Malawi is sitting on a time bomb as rivers become dumpsites.
This is common in townships such as the populous Ndirande in Blantyre where floods swept coffins, planks and furniture on Monday.
When debris-infested Nasolo River burst its banks, people who live and trade on its banks wept for their wrecked homes and goods.
“It’s shocking,” says Gloria Majiga, who won the 2021Goldman Environmental Prize for Africa in recognition of her work in support of a national ban on thin plastics, which choke the country’s rivers.
She leads My City, My Space waste management campaign Centre for Environmental Policy and Advocacy launched in Ndirande last year.
However, Majiga is not surprised by the flooding of the tributary of Mudi River, which splits Blantyre City’s central business district.
She warns that Malawi’s population of about 19 million should expect worse disasters with continued environmental mismanagement.
Majiga narrates: “What we saw in Ndirande is what we have been talking about. It is not just about poor waste management.
“Ndirande residents have turned the river into a dumpsite, blocking its flow. Many others have occupied its banks, leaving it without trees and vegetation which slow run-offs. Instead of getting into the ground, rainwater cause floods and destroy valuable goods.”

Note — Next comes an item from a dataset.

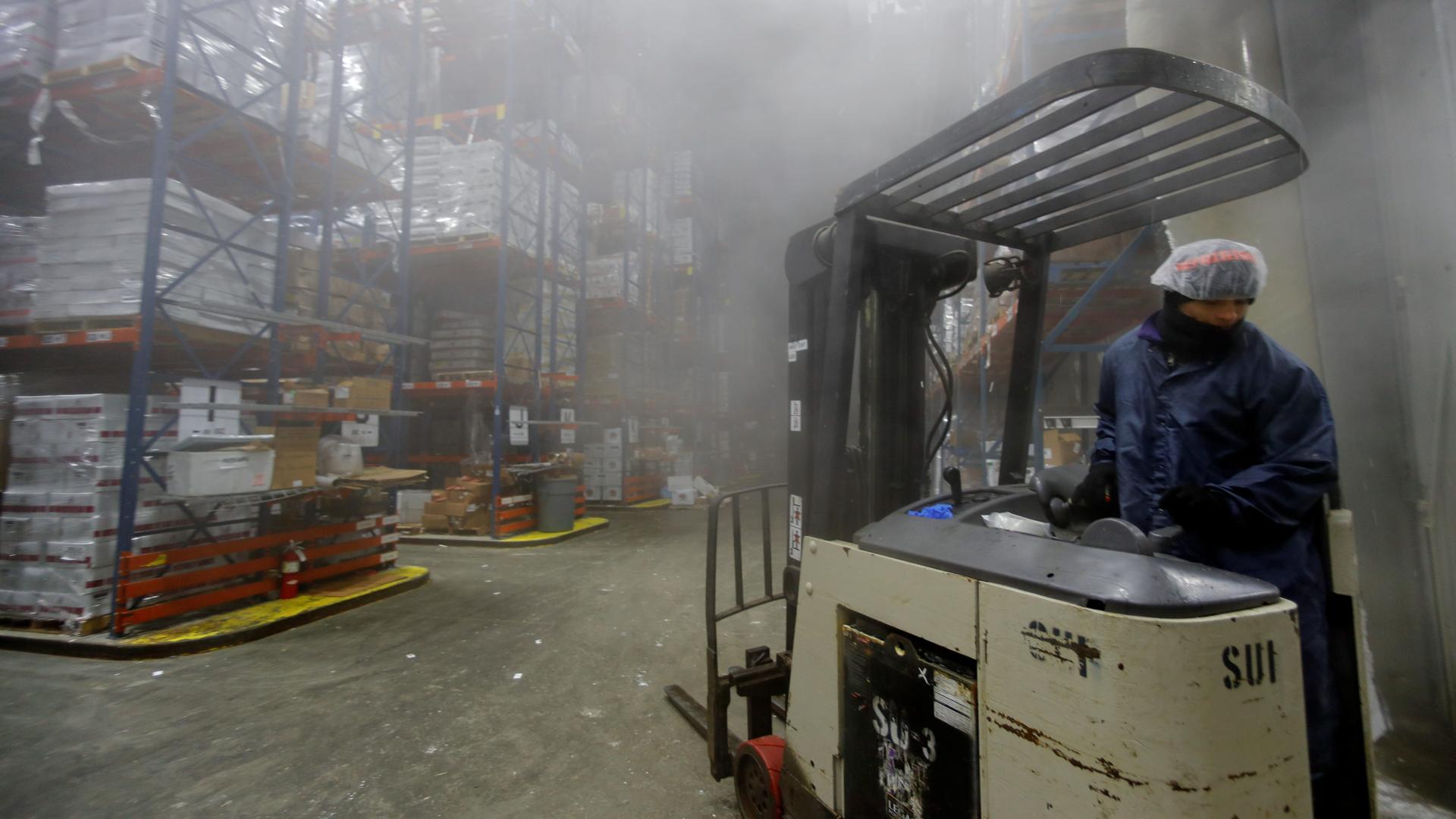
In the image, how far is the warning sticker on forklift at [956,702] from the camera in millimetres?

She wants the government to strictly enforce environment protection laws that prohibit construction works and economic activity on riverbanks as well as production, sale and use of thin plastics that block waterways.
Majiga reckons mass awareness campaigns alone cannot stop a repeat of the Ndirande tragedy but also enforcing dos and don’ts.

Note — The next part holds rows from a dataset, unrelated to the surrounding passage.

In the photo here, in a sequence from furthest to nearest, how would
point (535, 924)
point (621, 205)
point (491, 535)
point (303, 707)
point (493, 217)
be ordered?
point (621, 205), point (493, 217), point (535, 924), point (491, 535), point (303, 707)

She laments: “If you live in cities, you will see construction works everywhere, even too close to rivers, while authorities look the other way.
“The country needs to get serious by enforcing the good laws and policies.”
Ndirande Mountain has lost its thick forests as people construct homes on its slopes.
The water racing from the mountainside wash away diverse waste from riverside settlements and markets along Nasolo.
Some households on its riverbanks channel human waste from shallow pit latrines into the river, a public health concern for downstream communities.
Minister of Forestry Natural Resources Nancy Tembo calls for intensified national efforts to improve waste management as well as to make riverbanks, mountains and other bare landscapes green again.
“I’ve seen the videos on the social media, but I haven’t been to Ndirande. As such, without being insensitive to the loss of those affected, all I can say is that we will continue experiencing such disasters unless we stop building and cultivating crops in buffer zones and disaster-prone areas,” she told The Nation.
According to the Department of Climate Change and Meteorological Services, Ndirande received 56 millimetres of rainfall on Monday –not enough rain to cause flooding if Nasolo was unobstructed.
Chief weatherperson Jolamu Nkhokwe explains: “While the city received a lot of rains for the first time this season, the flooding is just a reminder that we have destroyed trees and other vegetation that slow run-off water to sink into the soil.
“The risk of flooding is worse because we have turned rivers and drainage system into dumping places.”
Namalimwe Ward councillor Gertrude Chirambo, chairperson of Blantyre City Council’s environmental committee, says truckloads of waste end up in rivers as the council only collects 300 tonnes out of 500 tonnes produced every day.
For the past half-decade, the country has witnessed a surge in urban disasters in cities of Blantyre, Zomba, Mzuzu and Lilongwe.